[Spatial reasoning records]
****

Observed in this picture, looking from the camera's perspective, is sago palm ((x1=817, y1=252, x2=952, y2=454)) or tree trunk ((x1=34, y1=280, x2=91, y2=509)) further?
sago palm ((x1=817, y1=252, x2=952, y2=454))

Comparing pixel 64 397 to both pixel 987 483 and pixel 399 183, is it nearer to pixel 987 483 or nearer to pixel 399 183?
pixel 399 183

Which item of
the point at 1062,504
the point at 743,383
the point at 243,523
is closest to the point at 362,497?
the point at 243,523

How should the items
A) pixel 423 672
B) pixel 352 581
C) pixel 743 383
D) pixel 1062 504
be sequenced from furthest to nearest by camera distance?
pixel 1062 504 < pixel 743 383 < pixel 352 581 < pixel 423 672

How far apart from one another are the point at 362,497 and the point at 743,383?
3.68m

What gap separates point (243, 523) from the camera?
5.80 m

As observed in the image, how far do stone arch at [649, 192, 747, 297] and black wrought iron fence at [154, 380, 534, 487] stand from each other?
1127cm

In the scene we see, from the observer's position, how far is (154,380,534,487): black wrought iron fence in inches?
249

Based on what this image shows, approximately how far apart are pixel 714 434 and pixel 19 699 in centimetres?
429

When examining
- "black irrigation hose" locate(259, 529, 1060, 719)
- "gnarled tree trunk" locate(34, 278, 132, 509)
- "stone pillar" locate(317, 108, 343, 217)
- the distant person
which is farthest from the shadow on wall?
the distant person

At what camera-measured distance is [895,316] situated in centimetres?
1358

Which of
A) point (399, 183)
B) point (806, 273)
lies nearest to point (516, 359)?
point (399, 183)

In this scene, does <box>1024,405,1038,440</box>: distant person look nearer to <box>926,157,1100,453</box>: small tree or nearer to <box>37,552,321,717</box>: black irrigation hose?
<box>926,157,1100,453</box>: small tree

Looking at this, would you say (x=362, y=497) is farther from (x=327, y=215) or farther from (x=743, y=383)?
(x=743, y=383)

****

WHAT NEEDS TO BE DONE: Give exactly the lines from the one with "Comparing pixel 64" to the end of the entries, nothing before them.

RESPONSE BELOW:
Comparing pixel 64 397 to both pixel 987 483 and pixel 399 183, is it nearer to pixel 987 483 or nearer to pixel 399 183?
pixel 399 183

Which item of
the point at 1062,504
the point at 743,383
the point at 243,523
is closest to the point at 362,497?
the point at 243,523

How should the items
A) pixel 423 672
B) pixel 352 581
C) pixel 743 383
D) pixel 1062 504
be sequenced from furthest to nearest by camera distance?
pixel 1062 504 < pixel 743 383 < pixel 352 581 < pixel 423 672

How far apart from one another are the point at 362,497 and the point at 743,383?
3.68m

What gap separates point (243, 523) from the camera?
5.80 m

As observed in the image, how far do stone arch at [649, 192, 747, 297] and black wrought iron fence at [154, 380, 534, 487] stand from each other?
1127cm

In the scene we see, from the observer's position, how far is (154,380,534,487): black wrought iron fence in inches?
249

Based on what this image shows, approximately how far apart are pixel 714 434 and pixel 19 699 in centimetres?
429

When examining
- "black irrigation hose" locate(259, 529, 1060, 719)
- "gnarled tree trunk" locate(34, 278, 132, 509)
- "stone pillar" locate(317, 108, 343, 217)
- the distant person
which is farthest from the shadow on wall?
the distant person

At what camera-measured distance is [895,316] situated in centimetres?
1358

Which of
A) point (399, 183)
B) point (806, 273)
lies nearest to point (516, 359)?
point (399, 183)

In this scene, does <box>1024,405,1038,440</box>: distant person look nearer to <box>926,157,1100,453</box>: small tree or nearer to <box>37,552,321,717</box>: black irrigation hose?
<box>926,157,1100,453</box>: small tree

Looking at this, would you say (x=362, y=497) is farther from (x=327, y=215) or farther from (x=743, y=383)?
(x=743, y=383)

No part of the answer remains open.